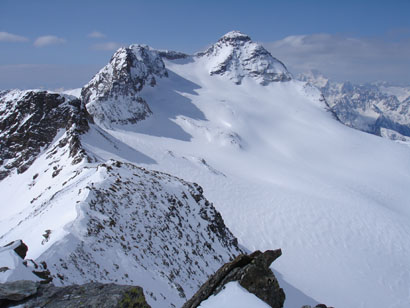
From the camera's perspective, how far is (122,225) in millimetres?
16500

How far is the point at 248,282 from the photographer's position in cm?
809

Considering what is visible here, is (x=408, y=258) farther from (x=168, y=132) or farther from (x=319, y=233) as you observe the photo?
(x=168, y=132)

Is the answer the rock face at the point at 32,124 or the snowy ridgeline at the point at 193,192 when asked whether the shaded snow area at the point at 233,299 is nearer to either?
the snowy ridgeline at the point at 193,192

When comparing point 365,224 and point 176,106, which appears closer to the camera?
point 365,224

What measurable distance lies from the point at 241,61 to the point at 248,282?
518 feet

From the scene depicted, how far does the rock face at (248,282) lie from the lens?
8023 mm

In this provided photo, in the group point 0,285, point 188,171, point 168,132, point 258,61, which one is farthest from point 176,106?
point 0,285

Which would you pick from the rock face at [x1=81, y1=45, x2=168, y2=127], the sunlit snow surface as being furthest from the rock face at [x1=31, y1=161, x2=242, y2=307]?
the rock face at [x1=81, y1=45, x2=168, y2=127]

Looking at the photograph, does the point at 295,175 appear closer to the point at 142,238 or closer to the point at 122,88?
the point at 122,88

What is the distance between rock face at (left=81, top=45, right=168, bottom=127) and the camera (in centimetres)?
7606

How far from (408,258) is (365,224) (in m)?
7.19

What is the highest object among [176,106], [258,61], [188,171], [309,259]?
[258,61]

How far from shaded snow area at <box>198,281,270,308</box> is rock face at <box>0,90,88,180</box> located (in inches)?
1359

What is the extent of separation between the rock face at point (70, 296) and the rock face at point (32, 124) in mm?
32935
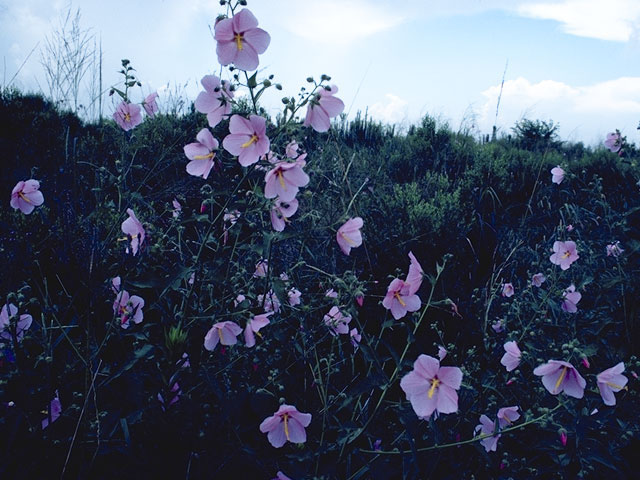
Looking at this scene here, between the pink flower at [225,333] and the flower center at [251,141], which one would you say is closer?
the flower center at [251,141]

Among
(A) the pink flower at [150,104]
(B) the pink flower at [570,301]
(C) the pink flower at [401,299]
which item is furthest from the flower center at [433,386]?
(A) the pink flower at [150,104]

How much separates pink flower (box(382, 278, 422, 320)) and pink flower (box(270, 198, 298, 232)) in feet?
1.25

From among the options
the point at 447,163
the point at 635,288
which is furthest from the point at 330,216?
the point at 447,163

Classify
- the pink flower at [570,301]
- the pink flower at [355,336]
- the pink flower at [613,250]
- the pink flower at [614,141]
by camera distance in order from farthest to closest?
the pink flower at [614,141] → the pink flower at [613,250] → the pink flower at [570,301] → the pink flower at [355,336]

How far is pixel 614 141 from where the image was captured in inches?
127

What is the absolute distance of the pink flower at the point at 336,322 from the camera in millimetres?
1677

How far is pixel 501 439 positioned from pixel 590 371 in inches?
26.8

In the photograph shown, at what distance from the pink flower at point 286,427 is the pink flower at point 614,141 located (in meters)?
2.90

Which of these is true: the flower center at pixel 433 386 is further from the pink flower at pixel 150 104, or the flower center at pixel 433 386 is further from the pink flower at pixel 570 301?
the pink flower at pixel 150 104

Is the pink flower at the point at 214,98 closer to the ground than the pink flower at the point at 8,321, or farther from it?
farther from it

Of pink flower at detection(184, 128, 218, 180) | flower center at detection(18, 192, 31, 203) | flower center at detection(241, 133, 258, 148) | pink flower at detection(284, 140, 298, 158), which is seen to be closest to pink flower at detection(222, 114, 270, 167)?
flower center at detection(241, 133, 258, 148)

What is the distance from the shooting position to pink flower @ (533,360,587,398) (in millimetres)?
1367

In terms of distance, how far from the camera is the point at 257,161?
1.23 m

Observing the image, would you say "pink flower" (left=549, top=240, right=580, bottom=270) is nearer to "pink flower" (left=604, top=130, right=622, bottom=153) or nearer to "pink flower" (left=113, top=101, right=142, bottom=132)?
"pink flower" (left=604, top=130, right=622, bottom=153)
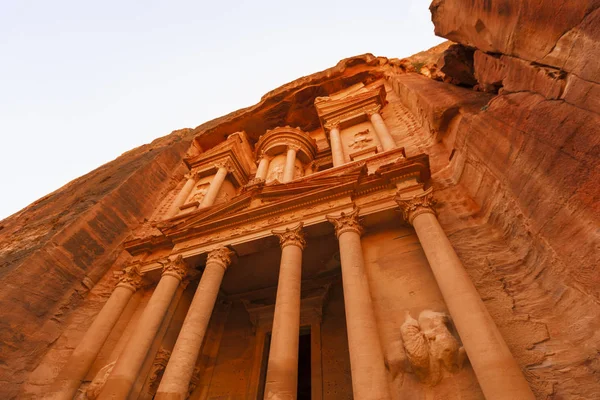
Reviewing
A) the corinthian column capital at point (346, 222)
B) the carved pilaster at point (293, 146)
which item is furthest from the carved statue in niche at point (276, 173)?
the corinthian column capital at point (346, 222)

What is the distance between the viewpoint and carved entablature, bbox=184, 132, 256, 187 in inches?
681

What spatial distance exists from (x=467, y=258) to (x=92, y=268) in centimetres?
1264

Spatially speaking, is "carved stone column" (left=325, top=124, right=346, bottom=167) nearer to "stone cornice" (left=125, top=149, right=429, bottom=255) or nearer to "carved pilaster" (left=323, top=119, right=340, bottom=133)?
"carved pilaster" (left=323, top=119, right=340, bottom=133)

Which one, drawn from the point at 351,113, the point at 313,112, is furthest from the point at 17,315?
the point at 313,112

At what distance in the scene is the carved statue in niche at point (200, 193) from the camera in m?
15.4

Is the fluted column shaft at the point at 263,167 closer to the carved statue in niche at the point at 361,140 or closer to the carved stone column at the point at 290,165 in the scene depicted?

INSTRUCTIONS FOR THE TASK:
Rewrite the full listing above, replacing every instance of "camera" with "observer" and keeping everything else the same. Leave out the pictures.

CORRECT RESULT:
From the observer's perspective, how far is (122,225) in millimetres?
16500

How far is the point at 248,282 from the photographer's position in cm?
809

Considering what is visible here, is (x=408, y=258) farther from (x=168, y=132) or farther from (x=319, y=233) as you observe the photo?
(x=168, y=132)

Is the answer the rock face at the point at 32,124 or the snowy ridgeline at the point at 193,192 when asked whether the shaded snow area at the point at 233,299 is nearer to either?
the snowy ridgeline at the point at 193,192

When comparing point 365,224 and point 176,106, which appears closer to the observer?
point 365,224

What measurable distance lies from the point at 241,61 to the point at 248,282?
518 feet

From the scene depicted, how far does the rock face at (248,282) lie from the lens?
8023 mm

In this provided photo, in the group point 0,285, point 188,171, point 168,132, point 258,61, which one is farthest from point 176,106?
point 0,285

Which would you pick from the rock face at [x1=81, y1=45, x2=168, y2=127], the sunlit snow surface as being furthest from the rock face at [x1=31, y1=161, x2=242, y2=307]?
the rock face at [x1=81, y1=45, x2=168, y2=127]

Looking at the photograph, does the point at 295,175 appear closer to the point at 142,238 or closer to the point at 122,88?
the point at 122,88

What is the distance between rock face at (left=81, top=45, right=168, bottom=127) and the observer (in centimetres)?
7606

How far from (408,258) is (365,224) (in m)?
7.19

What is the highest object among [176,106], [258,61], [188,171], [309,259]?
[258,61]

How far from shaded snow area at <box>198,281,270,308</box> is rock face at <box>0,90,88,180</box> located (in inches)?
1359

What is the extent of separation between the rock face at point (70, 296) and the rock face at point (32, 124) in mm?
32935
Looking at this scene here, between the pink flower at [225,333] and the flower center at [251,141], which one would you say is closer?
the flower center at [251,141]

Among
(A) the pink flower at [150,104]
(B) the pink flower at [570,301]
(C) the pink flower at [401,299]
which item is furthest from the flower center at [433,386]?
(A) the pink flower at [150,104]

How much separates pink flower (box(382, 278, 422, 320)) and pink flower (box(270, 198, 298, 232)) in feet?
1.25

From among the options
the point at 447,163
the point at 635,288
which is furthest from the point at 330,216?
the point at 447,163

Classify
- the pink flower at [570,301]
- the pink flower at [355,336]
- the pink flower at [613,250]
- the pink flower at [614,141]
by observer distance in order from farthest to closest?
the pink flower at [614,141] → the pink flower at [613,250] → the pink flower at [570,301] → the pink flower at [355,336]

How far is pixel 614 141 from where the image was captured in inches?
127

What is the absolute distance of the pink flower at the point at 336,322 from the observer in millimetres?
1677

How far is pixel 501 439 positioned from pixel 590 371 in inches?
26.8

In the photograph shown, at what distance from the pink flower at point 286,427 is the pink flower at point 614,141 located (in meters)?
2.90

Which of these is true: the flower center at pixel 433 386 is further from the pink flower at pixel 150 104, or the flower center at pixel 433 386 is further from the pink flower at pixel 570 301?
the pink flower at pixel 150 104

Is the pink flower at the point at 214,98 closer to the ground than the pink flower at the point at 8,321, or farther from it?
farther from it

Of pink flower at detection(184, 128, 218, 180) | flower center at detection(18, 192, 31, 203) | flower center at detection(241, 133, 258, 148) | pink flower at detection(284, 140, 298, 158), which is seen to be closest to pink flower at detection(222, 114, 270, 167)?
flower center at detection(241, 133, 258, 148)

What is the distance from the shooting position to pink flower @ (533,360,587,398) (in millimetres)?
1367

In terms of distance, how far from the observer is the point at 257,161?
1.23 m

Observing the image, would you say "pink flower" (left=549, top=240, right=580, bottom=270) is nearer to "pink flower" (left=604, top=130, right=622, bottom=153) or nearer to "pink flower" (left=113, top=101, right=142, bottom=132)?
"pink flower" (left=604, top=130, right=622, bottom=153)
Reviewing
A) the corinthian column capital at point (346, 222)
B) the carved pilaster at point (293, 146)
which item is furthest from the carved statue in niche at point (276, 173)?
the corinthian column capital at point (346, 222)

What is the distance between the viewpoint and carved entablature, bbox=184, 132, 256, 187 in inches?
681

What spatial distance exists from (x=467, y=258) to (x=92, y=268) in centimetres?
1264

Spatially speaking, is "carved stone column" (left=325, top=124, right=346, bottom=167) nearer to "stone cornice" (left=125, top=149, right=429, bottom=255) or nearer to "carved pilaster" (left=323, top=119, right=340, bottom=133)?
"carved pilaster" (left=323, top=119, right=340, bottom=133)

Which one, drawn from the point at 351,113, the point at 313,112, is furthest from the point at 17,315?
the point at 313,112

At what distance in the scene is the carved statue in niche at point (200, 193) from the observer in m?
15.4

Is the fluted column shaft at the point at 263,167 closer to the carved statue in niche at the point at 361,140 or closer to the carved stone column at the point at 290,165 in the scene depicted?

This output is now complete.